Restaurant staff often work difficult hours and may be prone to substance use problems; they also approach work with a “work hard” mentality. Many workers don't ask for help or don't always consider mental self-care important; and restaurant culture has not historically prioritized it or seen it as something that employees should deal with in their spare time. Working in the restaurant industry can be hard and stressful work. The hours can be long and the work can be exhausting.
During busy meal periods, you may feel a lot of pressure to prepare meals quickly without sacrificing quality. Sometimes, your breaks may be postponed due to the onslaught of customers. Bonanno said these jobs offer competitive salaries and good health insurance, but the mental health benefits aren't very good. A new study that analyzes the most stressful jobs in the world states that being a waiter inside a restaurant can be more stressful than working as a doctor or architect.
A third of restaurants received requests for mental health services or resources from employees last year. The Colorado Restaurant Association recently conducted a survey and a spokesperson said that more than 80% of its members reported an increase in staff stress levels over the past year. Customers at the Asian-fusion restaurant in Richmond, Virginia, where 18-year-old Kat Combs works, are generally pleasant, she said. Denise Mickelsen, spokesperson for the Colorado restaurant association, said she is unaware that other restaurants or groups hire a full-time employee dedicated to health and wellness.

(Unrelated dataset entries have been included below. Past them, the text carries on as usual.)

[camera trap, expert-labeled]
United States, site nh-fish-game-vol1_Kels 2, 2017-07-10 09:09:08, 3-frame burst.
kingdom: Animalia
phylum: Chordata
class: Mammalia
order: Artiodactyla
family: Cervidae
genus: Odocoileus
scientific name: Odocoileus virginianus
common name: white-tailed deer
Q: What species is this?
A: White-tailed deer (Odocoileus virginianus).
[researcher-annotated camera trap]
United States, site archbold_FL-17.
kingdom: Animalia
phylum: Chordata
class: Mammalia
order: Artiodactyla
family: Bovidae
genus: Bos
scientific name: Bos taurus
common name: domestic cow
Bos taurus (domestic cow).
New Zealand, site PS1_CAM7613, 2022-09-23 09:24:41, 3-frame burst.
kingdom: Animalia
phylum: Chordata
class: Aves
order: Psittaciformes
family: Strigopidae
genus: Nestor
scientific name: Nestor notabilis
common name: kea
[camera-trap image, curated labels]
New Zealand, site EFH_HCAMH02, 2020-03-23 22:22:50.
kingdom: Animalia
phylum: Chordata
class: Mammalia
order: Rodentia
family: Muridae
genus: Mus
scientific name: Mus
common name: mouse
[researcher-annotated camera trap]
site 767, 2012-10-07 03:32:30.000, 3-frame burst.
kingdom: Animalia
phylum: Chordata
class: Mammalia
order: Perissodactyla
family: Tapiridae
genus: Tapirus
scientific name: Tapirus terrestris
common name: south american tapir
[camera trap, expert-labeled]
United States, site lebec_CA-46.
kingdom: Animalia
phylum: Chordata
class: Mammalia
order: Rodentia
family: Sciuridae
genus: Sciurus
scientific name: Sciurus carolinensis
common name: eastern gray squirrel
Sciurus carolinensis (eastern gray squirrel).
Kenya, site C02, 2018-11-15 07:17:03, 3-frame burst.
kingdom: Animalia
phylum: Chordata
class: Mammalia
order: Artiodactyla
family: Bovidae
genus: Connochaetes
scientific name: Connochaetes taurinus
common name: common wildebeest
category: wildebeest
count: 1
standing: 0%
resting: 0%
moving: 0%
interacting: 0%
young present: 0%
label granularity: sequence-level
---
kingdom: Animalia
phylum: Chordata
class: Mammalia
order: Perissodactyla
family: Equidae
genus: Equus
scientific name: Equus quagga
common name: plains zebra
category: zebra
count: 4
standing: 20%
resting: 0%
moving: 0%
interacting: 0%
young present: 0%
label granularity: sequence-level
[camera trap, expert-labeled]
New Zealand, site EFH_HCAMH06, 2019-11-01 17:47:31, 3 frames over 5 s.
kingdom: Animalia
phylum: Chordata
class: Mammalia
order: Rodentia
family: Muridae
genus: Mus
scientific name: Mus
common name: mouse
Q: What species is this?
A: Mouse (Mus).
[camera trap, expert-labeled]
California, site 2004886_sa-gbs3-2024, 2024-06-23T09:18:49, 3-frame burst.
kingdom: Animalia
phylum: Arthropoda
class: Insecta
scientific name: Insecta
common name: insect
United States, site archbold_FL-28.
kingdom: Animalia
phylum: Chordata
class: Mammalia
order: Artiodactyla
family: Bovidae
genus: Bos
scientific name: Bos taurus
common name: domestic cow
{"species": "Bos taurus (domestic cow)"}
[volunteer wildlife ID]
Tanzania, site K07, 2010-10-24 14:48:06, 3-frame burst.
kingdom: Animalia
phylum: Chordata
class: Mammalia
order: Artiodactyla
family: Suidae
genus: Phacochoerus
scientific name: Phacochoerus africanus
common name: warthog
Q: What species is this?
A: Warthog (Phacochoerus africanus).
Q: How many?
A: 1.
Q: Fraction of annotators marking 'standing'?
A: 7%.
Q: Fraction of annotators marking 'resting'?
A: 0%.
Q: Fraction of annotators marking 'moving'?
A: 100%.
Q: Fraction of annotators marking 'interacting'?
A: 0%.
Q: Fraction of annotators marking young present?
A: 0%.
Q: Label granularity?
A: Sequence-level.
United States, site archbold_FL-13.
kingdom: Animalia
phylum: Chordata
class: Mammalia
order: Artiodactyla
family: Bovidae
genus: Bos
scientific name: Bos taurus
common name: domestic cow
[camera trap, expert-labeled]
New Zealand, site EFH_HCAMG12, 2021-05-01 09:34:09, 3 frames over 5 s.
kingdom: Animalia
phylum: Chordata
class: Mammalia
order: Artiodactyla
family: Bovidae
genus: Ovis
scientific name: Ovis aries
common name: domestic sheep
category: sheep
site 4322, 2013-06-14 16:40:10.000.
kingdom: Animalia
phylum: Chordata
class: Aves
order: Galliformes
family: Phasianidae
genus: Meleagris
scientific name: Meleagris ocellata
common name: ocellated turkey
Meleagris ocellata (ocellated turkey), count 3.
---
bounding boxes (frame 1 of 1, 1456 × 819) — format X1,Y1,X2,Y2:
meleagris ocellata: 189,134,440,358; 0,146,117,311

If you currently have a job you don't enjoy and have tried to make it more enjoyable without success, consider looking for another job. The death by suicide of the charismatic Bourdain, a celebrity chef and television star who was openly struggling with addiction and mental health problems, resonated with many restaurant workers. Last year, it decided to require customers at the 10 restaurants to show proof of vaccination on the door. The death by suicide of the charismatic Bourdain, a celebrity chef who was openly fighting addiction and mental illness, resonated with many restaurant workers.
Bonanno says these jobs offer competitive salaries and good health insurance, but the mental health benefits aren't very good. For a waiter who recently quit his job at a restaurant in Allston, much of the stress came from weighing the cost of tolerating harassment versus the need to earn a living. The report's argument suggests that changes in the way certain jobs are structured could reduce these risks, for example, giving staff better control over their work, giving them more decision-making, or some flexibility in the way they structure shifts would restore a sense of empowerment, that is, key to reduce the work stress they feel. He had previously worked individually with clients and in community mental health, but took the opportunity to help create an entirely new profession within the restaurant world.